### Exercise prompt
Rewrite the entries from the line with "Please indicate which of" up to and including the line with "pixel 205 245 < pixel 94 377 < pixel 18 238", changing "white neck patch" to "pale neck patch" and keeping everything else unchanged.
-------- Given data --------
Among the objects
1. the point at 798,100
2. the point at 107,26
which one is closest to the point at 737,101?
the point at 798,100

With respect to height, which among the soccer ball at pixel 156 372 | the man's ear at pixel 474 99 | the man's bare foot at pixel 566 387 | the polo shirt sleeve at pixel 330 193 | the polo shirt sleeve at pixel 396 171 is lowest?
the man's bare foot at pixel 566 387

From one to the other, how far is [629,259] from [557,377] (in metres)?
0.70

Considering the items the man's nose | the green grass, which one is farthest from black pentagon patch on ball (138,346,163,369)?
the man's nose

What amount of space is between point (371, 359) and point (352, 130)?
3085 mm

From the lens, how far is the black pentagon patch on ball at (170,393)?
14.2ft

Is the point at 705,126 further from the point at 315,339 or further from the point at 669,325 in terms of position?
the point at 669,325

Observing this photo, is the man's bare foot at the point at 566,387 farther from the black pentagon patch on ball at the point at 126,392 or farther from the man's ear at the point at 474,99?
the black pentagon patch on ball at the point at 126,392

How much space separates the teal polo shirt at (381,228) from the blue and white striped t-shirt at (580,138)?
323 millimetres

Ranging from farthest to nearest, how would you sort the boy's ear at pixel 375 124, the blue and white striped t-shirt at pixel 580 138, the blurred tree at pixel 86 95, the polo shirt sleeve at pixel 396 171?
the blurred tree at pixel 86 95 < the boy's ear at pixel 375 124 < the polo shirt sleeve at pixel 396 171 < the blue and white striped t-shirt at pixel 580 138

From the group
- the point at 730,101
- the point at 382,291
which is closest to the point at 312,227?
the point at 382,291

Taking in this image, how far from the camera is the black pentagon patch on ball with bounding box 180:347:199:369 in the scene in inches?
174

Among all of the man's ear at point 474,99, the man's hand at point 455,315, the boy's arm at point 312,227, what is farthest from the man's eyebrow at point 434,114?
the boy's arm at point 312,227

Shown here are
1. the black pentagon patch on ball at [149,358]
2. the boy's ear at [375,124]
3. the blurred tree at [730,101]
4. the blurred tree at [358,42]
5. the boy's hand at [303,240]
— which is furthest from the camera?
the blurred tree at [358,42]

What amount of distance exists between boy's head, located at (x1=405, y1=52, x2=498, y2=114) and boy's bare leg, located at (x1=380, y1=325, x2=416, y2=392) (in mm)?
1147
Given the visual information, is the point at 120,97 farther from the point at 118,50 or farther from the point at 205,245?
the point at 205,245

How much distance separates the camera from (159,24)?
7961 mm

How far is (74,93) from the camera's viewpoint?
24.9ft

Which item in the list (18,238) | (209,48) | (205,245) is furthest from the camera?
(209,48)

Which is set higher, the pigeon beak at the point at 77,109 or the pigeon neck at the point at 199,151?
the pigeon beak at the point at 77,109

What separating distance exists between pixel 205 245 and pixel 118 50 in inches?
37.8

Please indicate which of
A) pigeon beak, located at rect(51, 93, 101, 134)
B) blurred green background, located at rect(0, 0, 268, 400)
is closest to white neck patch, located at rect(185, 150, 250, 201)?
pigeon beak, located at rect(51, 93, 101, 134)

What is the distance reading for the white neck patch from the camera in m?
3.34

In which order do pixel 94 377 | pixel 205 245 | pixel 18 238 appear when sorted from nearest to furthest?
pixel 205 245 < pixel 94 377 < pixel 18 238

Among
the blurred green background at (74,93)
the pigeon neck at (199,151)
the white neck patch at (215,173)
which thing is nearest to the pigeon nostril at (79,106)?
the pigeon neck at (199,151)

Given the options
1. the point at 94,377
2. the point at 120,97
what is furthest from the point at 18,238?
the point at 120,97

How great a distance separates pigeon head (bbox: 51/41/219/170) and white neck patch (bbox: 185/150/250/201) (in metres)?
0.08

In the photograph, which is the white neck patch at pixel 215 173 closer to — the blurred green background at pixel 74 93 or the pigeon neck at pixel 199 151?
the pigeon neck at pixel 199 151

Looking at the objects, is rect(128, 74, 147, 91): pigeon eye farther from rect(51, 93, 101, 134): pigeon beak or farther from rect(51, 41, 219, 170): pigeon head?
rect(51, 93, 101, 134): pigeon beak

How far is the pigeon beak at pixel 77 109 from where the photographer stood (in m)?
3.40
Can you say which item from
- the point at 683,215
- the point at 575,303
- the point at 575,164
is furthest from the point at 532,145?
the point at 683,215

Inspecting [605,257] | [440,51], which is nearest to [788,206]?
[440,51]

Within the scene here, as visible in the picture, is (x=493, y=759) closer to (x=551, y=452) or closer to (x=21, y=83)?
--------
### Result
Please indicate which of
A) pigeon beak, located at rect(51, 93, 101, 134)
B) blurred green background, located at rect(0, 0, 268, 400)
is closest to pale neck patch, located at rect(185, 150, 250, 201)?
pigeon beak, located at rect(51, 93, 101, 134)

What is the distance reading for the pale neck patch from the camera in m?
3.34

In which order do pixel 94 377 | pixel 205 245 | pixel 18 238 appear when sorted from nearest to furthest?
pixel 205 245 < pixel 94 377 < pixel 18 238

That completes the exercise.